Ya dentro de su camisón de descanso, Betina se permitió acariciar con los dedos las delicadas hebras de su dosel. Todo cuanto la rodeaba, cualquier nimio y pequeño detalle que podía tocar con sus manos, observar con los ojos, pisar, llevarse a la boca o ponerse para cubrir su cuerpo o adornarse los cabellos, era lo mejor que el dinero podía comprar. Tal como su padre había dicho, jamás le había faltado nada. De hecho, y quizá para compensar la falta de título y el hecho de ser la menor de tres hijas, Betina había sido siempre mimada y agasajada en exceso. Con el crecimiento y el entendimiento de cómo funcionaban las cosas, empezó a comprender que quizá sus padres pretendían premiarla del único modo que sabían por las carencias que arrastraba, ya que, por más muselinas, sedas, brocados, hilos de oro y piedras preciosas que pudiera adquirir, su belleza física nunca pasaría de ser algo meramente… anecdótico. Una triste sombra. Una pequeña chispa que solo lograría hacer refulgir si la engalanaba.
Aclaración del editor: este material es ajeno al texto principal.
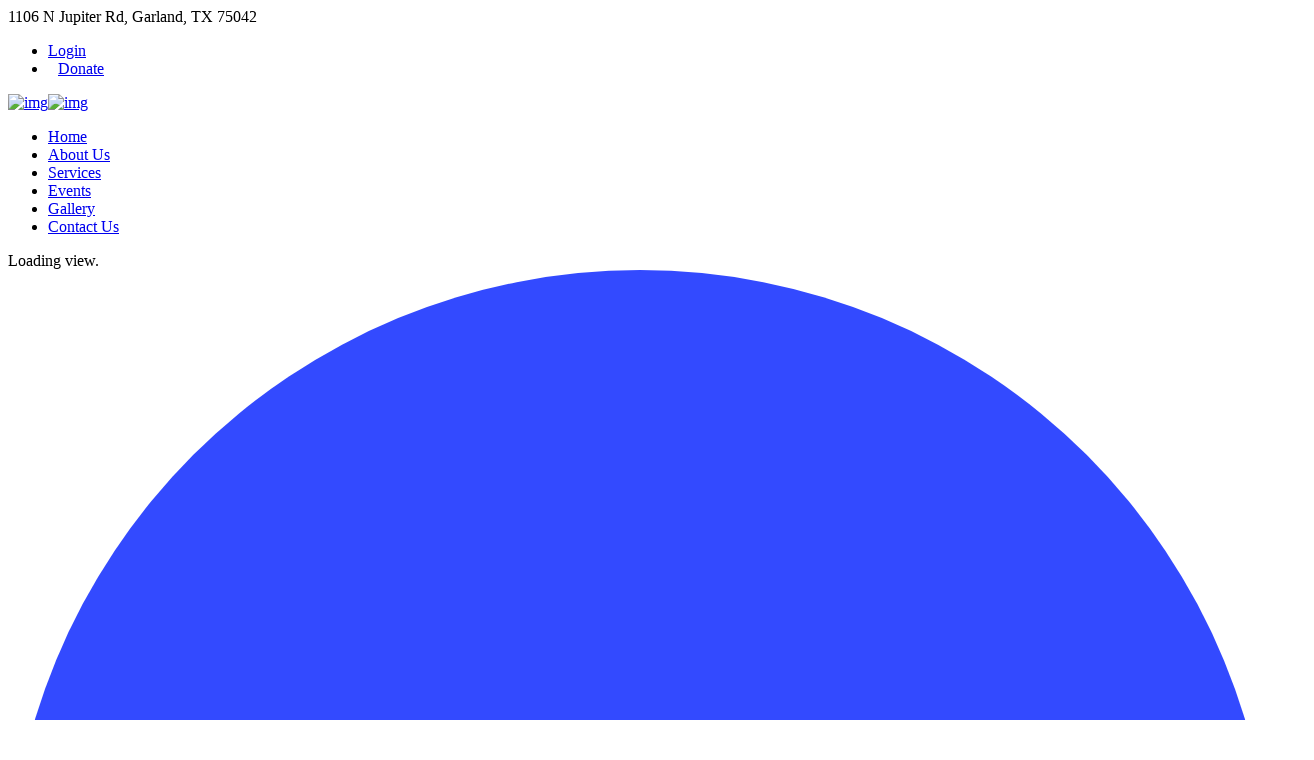

--- FILE ---
content_type: text/css
request_url: https://stmichaeleotc.org/wp-content/themes/grace-church/css/give-style.css
body_size: 402
content:
.give-goal-progress .income,
.give-goal-progress .raised{
	font-size:14px;
	font-weight: 700;
}
.give-goal-progress .raised{
	margin-bottom:0;
}
.give-goal-progress {
	margin-bottom: 33px;
}

[id*=give-form] .give-form-title{
	text-transform: none;
}
#give-donation-level-button-wrap{
	margin: 0 0 25px;
}
.give-progress-bar{
	height:10px;
	border-radius: 0;
}
.give-progress-bar span{
	border-radius: 0;
}
[id*=give-form] div.give-form-content-wrap {
	margin: 0 0 30px;
}

form[id*=give-form] .give-donation-amount #give-amount,
form[id*=give-form] .give-donation-amount #give-amount-text,
form[id*=give-form] .give-donation-amount .give-currency-symbol{
	height: 48px;
	line-height:45px;
	border-width: 2px;
	text-align: center;
}
form[id*=give-form] .give-donation-amount input.give-amount-top{
	width: 75px;
	min-width: 75px!important;
}
form[id*=give-form] .give-donation-amount .give-currency-symbol.give-currency-position-before{
	font-size:13px;
	font-weight: 700;
	padding: 0 19px;
}
.give-btn{
	padding: 13px 23px;
}
.give-donation-level-btn.give-btn{
	background: transparent;
	border-width: 2px;
	font-weight: 400;
	text-transform: capitalize;
}

form.give-form .form-row label,
form[id*=give-form] .form-row label{
	display: none;
}
form.give-form .form-row .give-input{
	height:48px;
}
form.give-form .form-row textarea.give-input{
	min-height: 138px;
}
form[id*=give-form] #give-final-total-wrap .give-final-total-amount,
form[id*=give-form] #give-final-total-wrap .give-donation-total-label{
	height:48px;
	line-height: 45px;
	border-width: 2px;
}
form[id*=give-form] #give-final-total-wrap .give-donation-total-label{
	font-size:13px;
	font-weight: 700;
	text-transform: uppercase;
	letter-spacing: 1px;
	padding: 0 15px;
}
form[id*=give-form] #give-final-total-wrap .give-final-total-amount{
	padding: 0 20px;
}
form[id*=give-form] .give-donation-amount #give-amount, form[id*=give-form] .give-donation-amount #give-amount-text{
	font-size: 1em;
}

.give-submit-button-wrap .give-submit{
	font-size: 20px;
	padding: 1.25em 2.5em;
}
#give-recurring-form .form-row-first, #give-recurring-form .form-row-last, form.give-form .form-row-first, form.give-form .form-row-last, form[id*=give-form] .form-row-first, form[id*=give-form] .form-row-last{
	width:100%;
	margin-right: 0;
	margin-left: 0;
}
form[id*=give-form] legend{
	border-bottom:none;
}
#give-recurring-form .form-row input[type=email], #give-recurring-form .form-row input[type=password], #give-recurring-form .form-row input[type=tel], #give-recurring-form .form-row input[type=text], #give-recurring-form .form-row input[type=url], #give-recurring-form .form-row select, #give-recurring-form .form-row textarea, form.give-form .form-row input[type=email], form.give-form .form-row input[type=password], form.give-form .form-row input[type=tel], form.give-form .form-row input[type=text], form.give-form .form-row input[type=url], form.give-form .form-row select, form.give-form .form-row textarea, form[id*=give-form] .form-row input[type=email], form[id*=give-form] .form-row input[type=password], form[id*=give-form] .form-row input[type=tel], form[id*=give-form] .form-row input[type=text], form[id*=give-form] .form-row input[type=url], form[id*=give-form] .form-row select, form[id*=give-form] .form-row textarea {
	border-width:2px;
	padding: .5em 20px;
}
[id*=give-form] div#give-sidebar-left{
	width: 47%;
}
[id*=give-form] div.summary{
	width: 47.5%;
}
#give-recurring-form .form-row, form.give-form .form-row, form[id*=give-form] .form-row{
	margin: 0 0 12px;
}
form[id*=give-form] #give-final-total-wrap {
	margin: 15px 0 39px;
}
form[id*=give-form] #give-final-total-wrap .give-final-total-amount{
	font-size: 1em;
}
.single-give_forms .page_content_wrap{
	padding: 10em 0;
}
#give-recurring-form, form.give-form, form[id*=give-form]{
	margin: 0;
}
Betina había adquirido conciencia a muy temprana edad de que nunca sería una beldad, pero con todo y esa certeza, no llegó a creer jamás, ni en sus peores pesadillas, que cumpliría veinticinco años sin tener, siquiera, un pretendiente sobre el que sujetar sus esperanzas.

Perdida ya toda expectativa, sin ilusiones infantiles que hubieran sobrevivido a la crueldad del paso de los años; la realidad que le quedaba era, o bien aceptar la soledad como su estatus permanente, o bajar sus niveles de exigencia hasta estratos que, por más que sus padres quisieran complacerla, jamás permitirían.
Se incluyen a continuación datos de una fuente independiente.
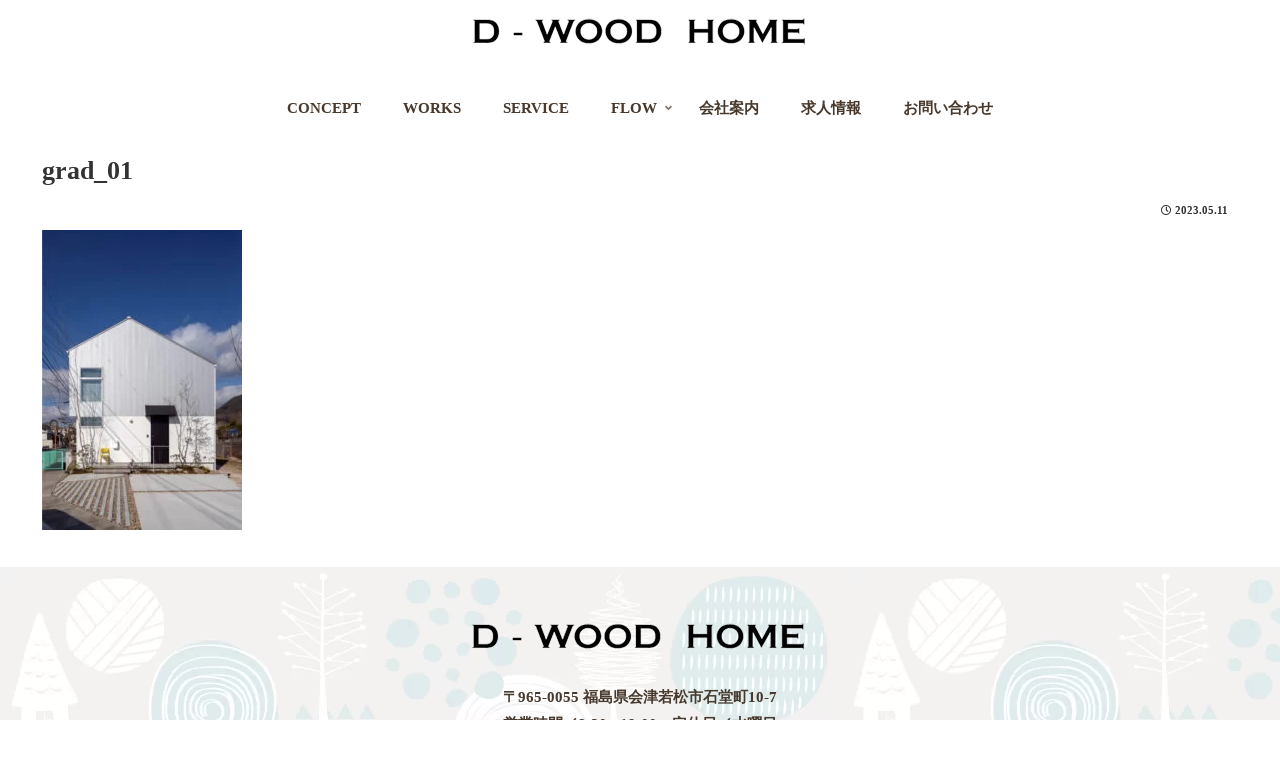

--- FILE ---
content_type: text/css
request_url: https://www.d-woodhome.jp/wp-content/uploads/siteorigin-widgets/sow-button-atom-6d35bf28792b.css?ver=5.7.14&fver=20260121020306
body_size: 2167
content:
@media (max-width: 780px) {
  .so-widget-sow-button-atom-6d35bf28792b .ow-button-base.ow-button-align-center {
    text-align: center;
  }
  .so-widget-sow-button-atom-6d35bf28792b .ow-button-base.ow-button-align-center.ow-button-align-justify a {
    display: inline-block;
  }
}
.so-widget-sow-button-atom-6d35bf28792b .ow-button-base a {
  -ms-box-sizing: border-box;
  -moz-box-sizing: border-box;
  -webkit-box-sizing: border-box;
  box-sizing: border-box;
  
  font-size: 1em;
  padding: 0.5em 1em;
  background: #47392d;
  background: -webkit-gradient(linear, left bottom, left top, color-stop(0, #282019), color-stop(1, #47392d));
  background: -ms-linear-gradient(bottom, #282019, #47392d);
  background: -moz-linear-gradient(center bottom, #282019 0%, #47392d 100%);
  background: -o-linear-gradient(#47392d, #282019);
  filter: progid:DXImageTransform.Microsoft.gradient(startColorstr='#47392d', endColorstr='#282019', GradientType=0);
  border: 1px solid;
  border-color: #1e1813 #18130f #0f0c09 #18130f;
  color: #ffffff !important;
  -webkit-border-radius: 1.5em;
  -moz-border-radius: 1.5em;
  border-radius: 1.5em;
  -webkit-box-shadow: inset 0 1px 0 rgba(255,255,255,0.2), 0 1px 2px rgba(0,0,0,0.065);
  -moz-box-shadow: inset 0 1px 0 rgba(255,255,255,0.2), 0 1px 2px rgba(0,0,0,0.065);
  box-shadow: inset 0 1px 0 rgba(255,255,255,0.2), 0 1px 2px rgba(0,0,0,0.065);
  text-shadow: 0 1px 0 rgba(0, 0, 0, 0.05);
}
.so-widget-sow-button-atom-6d35bf28792b .ow-button-base a:active,
.so-widget-sow-button-atom-6d35bf28792b .ow-button-base a:hover {
  color: #ffffff !important;
}
.so-widget-sow-button-atom-6d35bf28792b .ow-button-base a.ow-button-hover:hover {
  background: #4d3e31;
  background: -webkit-gradient(linear, left bottom, left top, color-stop(0, #2e251d), color-stop(1, #4d3e31));
  background: -ms-linear-gradient(bottom, #2e251d, #4d3e31);
  background: -moz-linear-gradient(center bottom, #2e251d 0%, #4d3e31 100%);
  background: -o-linear-gradient(#4d3e31, #2e251d);
  filter: progid:DXImageTransform.Microsoft.gradient(startColorstr='#4d3e31', endColorstr='#2e251d', GradientType=0);
  border-color: #534335 #4d3e31 #44362b #4d3e31;
}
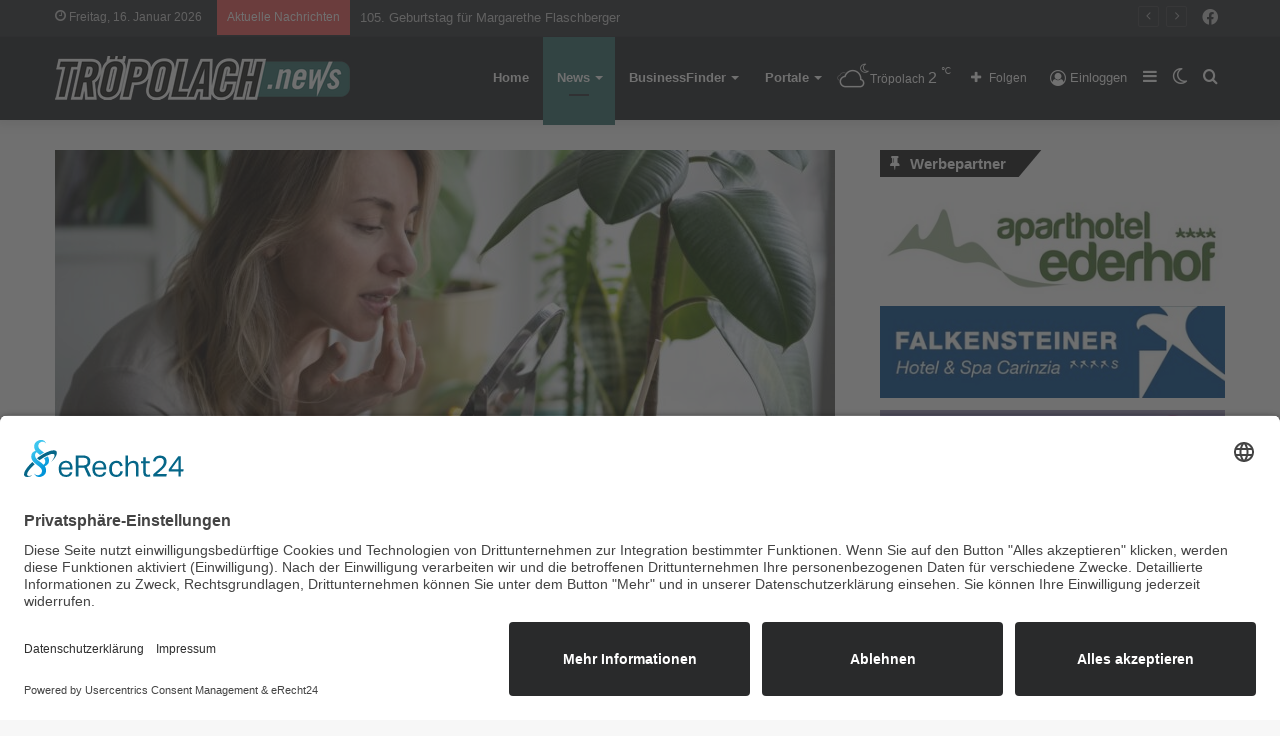

--- FILE ---
content_type: text/html; charset=utf-8
request_url: https://www.google.com/recaptcha/api2/aframe
body_size: 267
content:
<!DOCTYPE HTML><html><head><meta http-equiv="content-type" content="text/html; charset=UTF-8"></head><body><script nonce="jihxAVJTyFsj1Fm0x0y3aQ">/** Anti-fraud and anti-abuse applications only. See google.com/recaptcha */ try{var clients={'sodar':'https://pagead2.googlesyndication.com/pagead/sodar?'};window.addEventListener("message",function(a){try{if(a.source===window.parent){var b=JSON.parse(a.data);var c=clients[b['id']];if(c){var d=document.createElement('img');d.src=c+b['params']+'&rc='+(localStorage.getItem("rc::a")?sessionStorage.getItem("rc::b"):"");window.document.body.appendChild(d);sessionStorage.setItem("rc::e",parseInt(sessionStorage.getItem("rc::e")||0)+1);localStorage.setItem("rc::h",'1768534193890');}}}catch(b){}});window.parent.postMessage("_grecaptcha_ready", "*");}catch(b){}</script></body></html>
—¿Quiere que le suba un té con unos bocaditos de limón, señorita? Esa Claude siempre está regañando todo lo que hago o digo… pero cuando mete las manos en harina y masa, se convierte en un ángel.

—Solo quiero dormir, Mirtha, gracias.

Obediente, la doncella soltó el cordel que ataba los doseles y cerró los cortinajes para que la luz mortecina de la tarde no interfiriera en el sueño de Betina, que cerró los ojos tan pronto la oscuridad la bañó. Aunque nerviosa, con el corazón palpitante y la inquietud galopándole en las costillas, se negó a volver a abrirlos, pues sentía que, si observaba la repentina penumbra entre la que ahora se encontraba, sucumbiría a un llanto que había contenido durante demasiado tiempo.
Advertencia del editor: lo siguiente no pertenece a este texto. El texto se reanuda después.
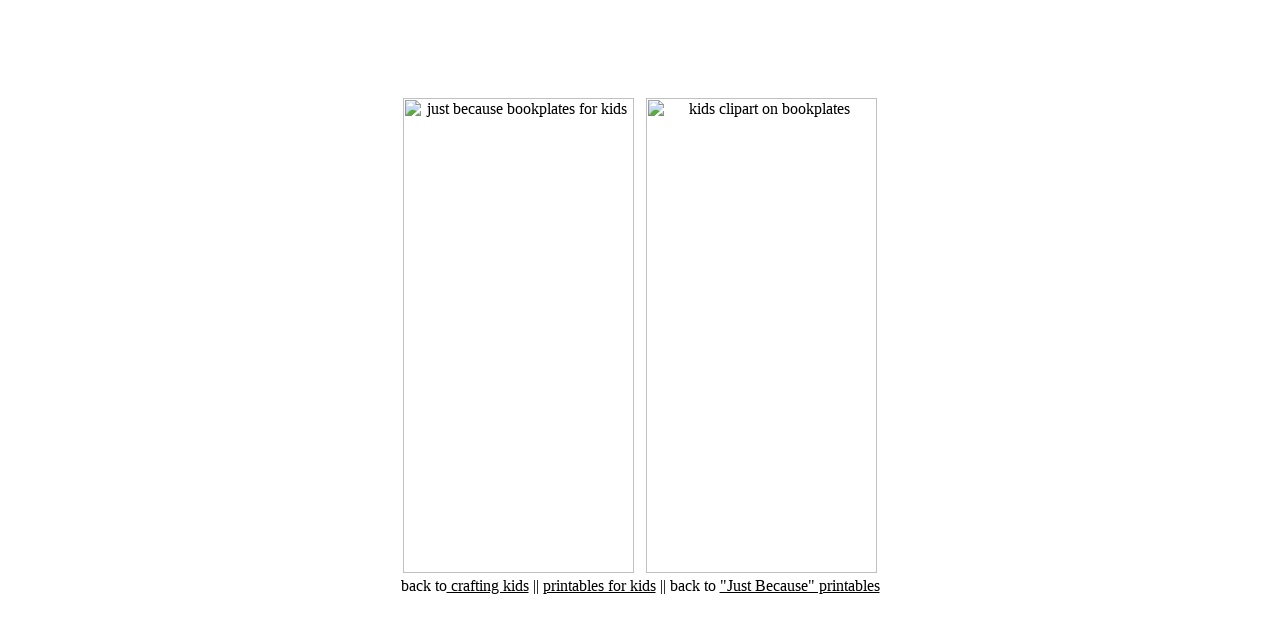

--- FILE ---
content_type: text/html
request_url: https://craftpals.com/crafting-kids-com/printables/just-because/ck-bookplate-2010.html
body_size: 819
content:
<html>
 <head>
<title>bookplate printables for kids - just because - kids clip art</title>
<LINK REL="SHORTCUT ICON" HREF="../../cki/favicon.ico">
<meta name="language" content="english"> 
<meta name="rating" content="general"> 
  
 

<META NAME="keywords"CONTENT="bookplate printables for kids, prints 2 per page, kids clipart">

      <META NAME="description" CONTENT="Just Because -   free bookplates to print just for kids - Lined bookplate - prints two per page at 100%. ">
Tal vez su padre tuviera razón y, en sentido práctico, no necesitara casarse, pero Betina deseaba con fervor, con todas las fuerzas de su corazón, que las cosas cambiaran para ella. No estaba segura de cómo conseguirlo, y desde luego, no tenía idea de qué pasos dar cuando le parecía que había hecho y recorrido ya todas las sendas decorosas posibles, pero una cosa tenía clara, si debía escoger entre la soledad o la inconveniencia, optaría por lo segundo.

Anhelaba un marido. Y no cejaría hasta que lo consiguiera.